A couple of decades ago, when I was a probation officer, Sam was one of my parolees. It was my job to ensure he abided by the conditions of his parole license which were intended to reduce the risk of a repeat offense.

Overseeing Sam was not an easy task. Like many who’ve had a rough start in life, he’d learned to cover up his fears and insecurities with false bravado. He was hostile towards anyone in a position of authority. So naturally, although petite and only 5’4”, from his perspective, I was not to be trusted.

Yet, Sam wanted his freedom. He wanted to make his way in the world, which meant meeting with me twice a month. And so it was that we began a rather precarious relationship. One false move on my part, and I would become the target of Sam’s anger and rage. One false move on Sam’s part and he risked ending up behind locked doors.

Long story short, we learned to work together very well. Three years later, when I was relocated, and it was time to say good bye, Sam made a point of saying “at least you didn’t pretend to like me”. It was his way of thanking me.

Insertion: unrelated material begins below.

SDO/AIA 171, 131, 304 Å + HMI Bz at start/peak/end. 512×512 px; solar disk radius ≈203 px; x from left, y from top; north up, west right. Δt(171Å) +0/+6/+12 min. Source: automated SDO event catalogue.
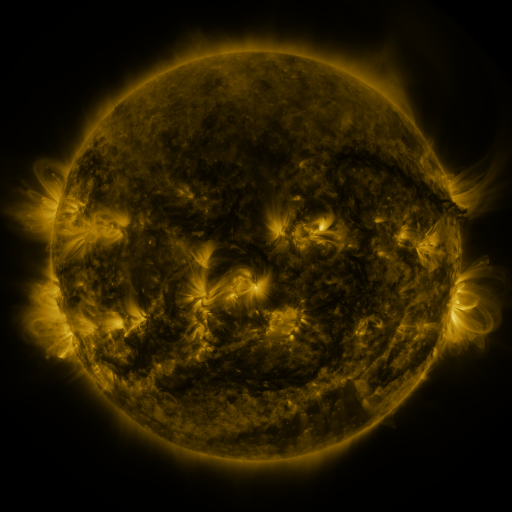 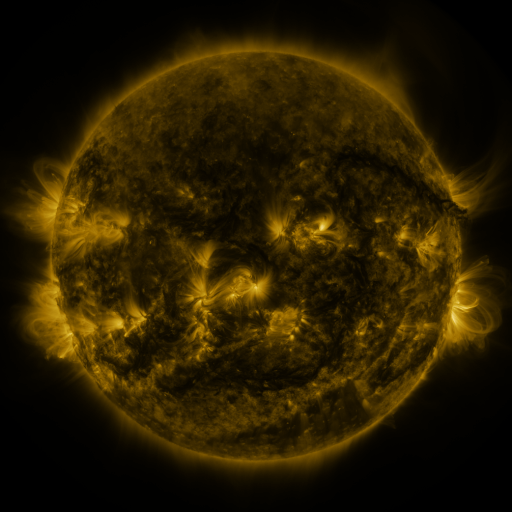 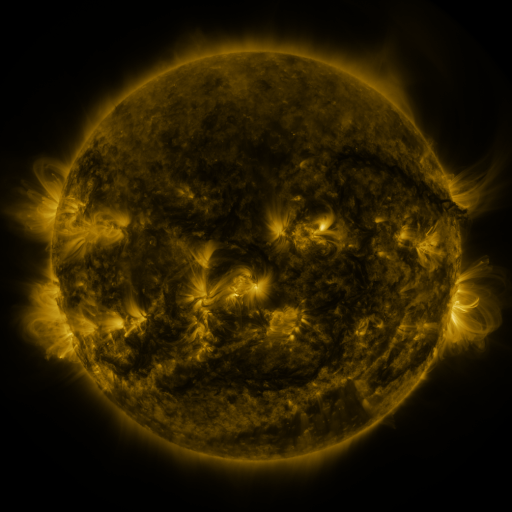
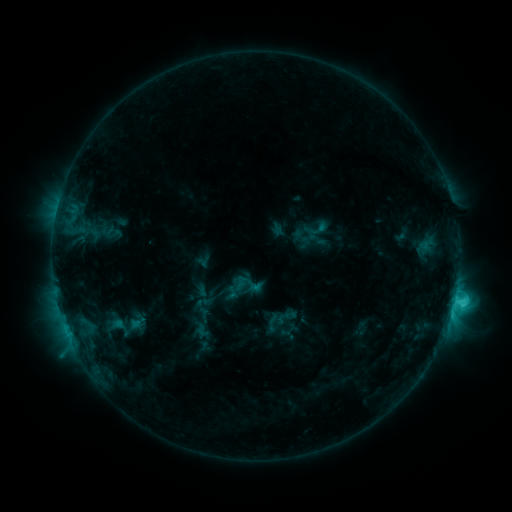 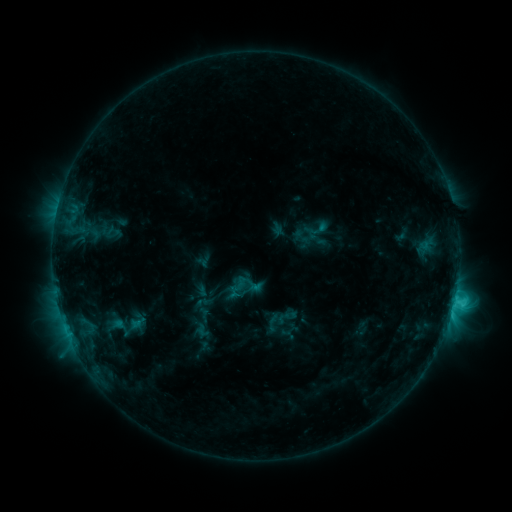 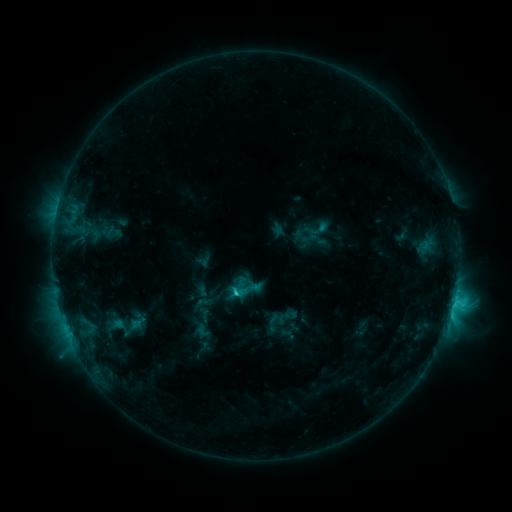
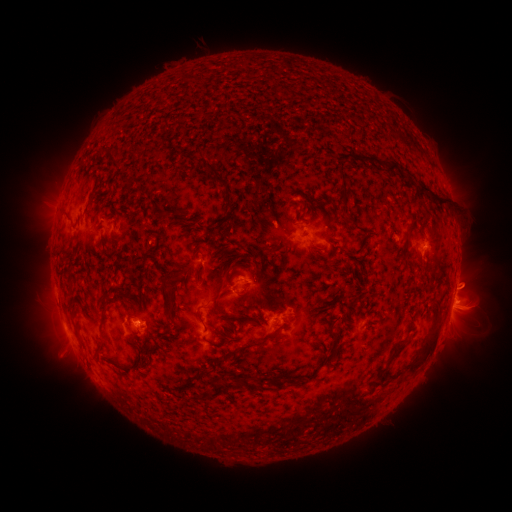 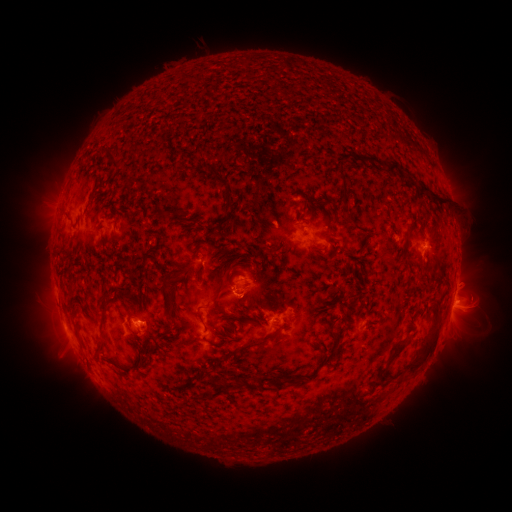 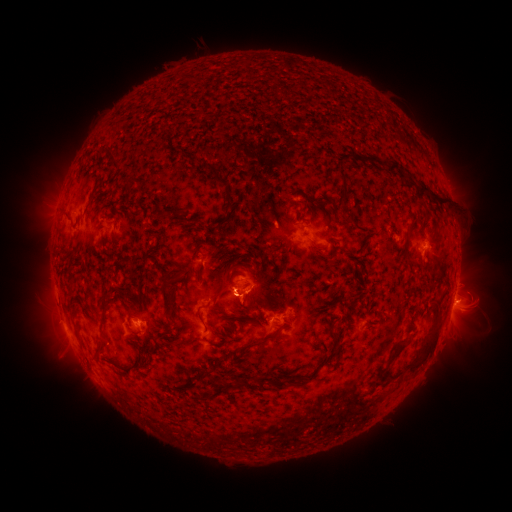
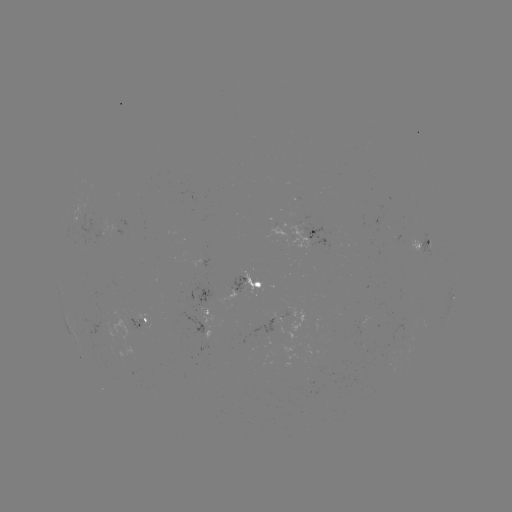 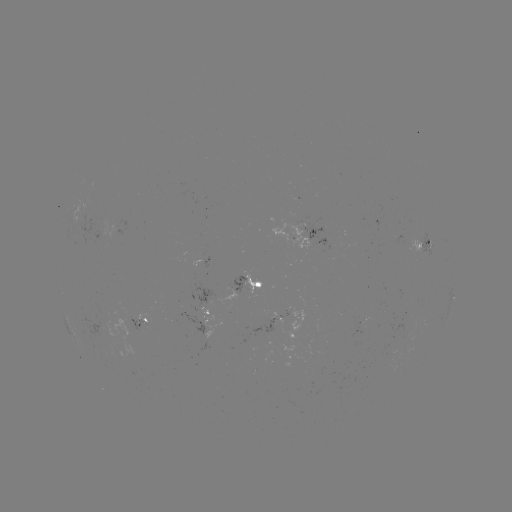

Sadly, previous authority figures had frequently been intimidated by Sam’s menacing attitude, and, in an attempt to appease him, had given in to his demands rather than standing for a relationship of mutual respect.

I didn’t seek Sam’s approval. Even though this meant feeling vulnerable to his disapproval and anger. Instead, I was clear about what I expected of him and the parameters of our relationship. I focused on seeing through his armor to what was deeper.

Although Sam was ill equipped to touch into his own inner world, the fact that I maintained steadily anchored in mine, willing to stand in fear and not be deterred, Sam slowly learned it was safe to be himself. Gradually, he became a willing partner in our work.

I learned many things from Sam; how all human beings seek to be seen and loved, how the most hardened exterior cannot shield inner tenderness. But, the clearest lesson Sam granted is the power that lies in being vulnerable.

By not bending to Sam’s power displays, but choosing to respect him and expecting the same in return, I became empowered to help him, and he learned to honor and express his needs in constructive ways.